Our Disneyland Approach to Empire

Iraqi theme park?Remember in 2011 after SEAL Team 6 killed Osama bin Laden and Disney wanted to trademark the unit’s name for a collection of toys and games and miscellanea?

It’s one of those blips on our collective cultural radar that seems insignificant, yet it points to our tendency to see war and empire as a game, as a form of entertainment, as a product.

This attitude is not confined to corporations like Disney.  Consider this telling passage from Kim Barker’s “The Taliban Shuffle,” which discusses the potential attractions to service in places like Afghanistan:

“It was a place to escape, to run away from marriages and mistakes, a place to forget your age, your responsibilities, your past, a country in which to reinvent yourself.  Not that there was anything wrong with that, but the motives of most people were not likely to help a fragile and corrupt country stuck somewhere between the seventh century and Vegas.”
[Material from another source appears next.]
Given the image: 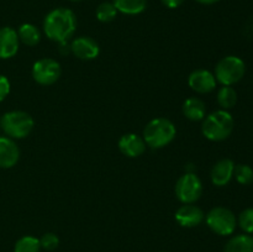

Our tendency to view foreign lands and peoples as an opportunity for adventure and escape is hardly new, of course.  But it certainly says something about our failure to understand and confront the severity of the challenges once we intervened in Iraq and Afghanistan.  Recall President George W. Bush’s weirdly wistful comment in 2008 about Afghanistan being a sort of Wild West, a romantic adventure, a place of excitement and danger.  Bush said he envied our troops and their opportunity for Afghan romance.

I wonder why as a young buck he didn’t go to Vietnam in the 1960s for romance and danger.  And I gather he’d never heard of Rudyard Kipling’s take on the pleasures awaiting the young British soldier on the Afghan plains:

When you’re wounded and left on Afghanistan’s plains,
And the women come out to cut up what remains,
Jest roll to your rifle and blow out your brains
An’ go to your Gawd like a soldier.
Go, go, go like a soldier,
Go, go, go like a soldier,
Go, go, go like a soldier,
So-oldier of the Queen! 

It was said about the British that they acquired an empire in a fit of absentmindedness.  Did we acquire our empire in a fit of pure escapism?

Wanton and wasteful imperial entanglements are only accelerating our national decline.  Yet we continue to treat foreign lands as a sort of Disney theme park.   Troops smile and pose under Saddam Hussein’s crossed swords (at least they used to) or in front of Predator drones and other exotic weaponry.  Everything overseas is a photo op and an opportunity to win a trophy (or a medal).

But even as we seek “romance” and “danger” in foreign lands, a place “to reinvent ourselves,” we paradoxically bring with us all the trappings of consumerist America, hence our steroidal bases with all the conveniences of home (well, in Muslim lands, maybe not liquor, at least openly).

And when we get fed up with the natives and roughing it, we know we can just leave.

But if Iraq and Afghanistan have taught us anything, it’s that the price of admission is far too high.  We should keep our theme parks and our fantasies where they belong: right here in America.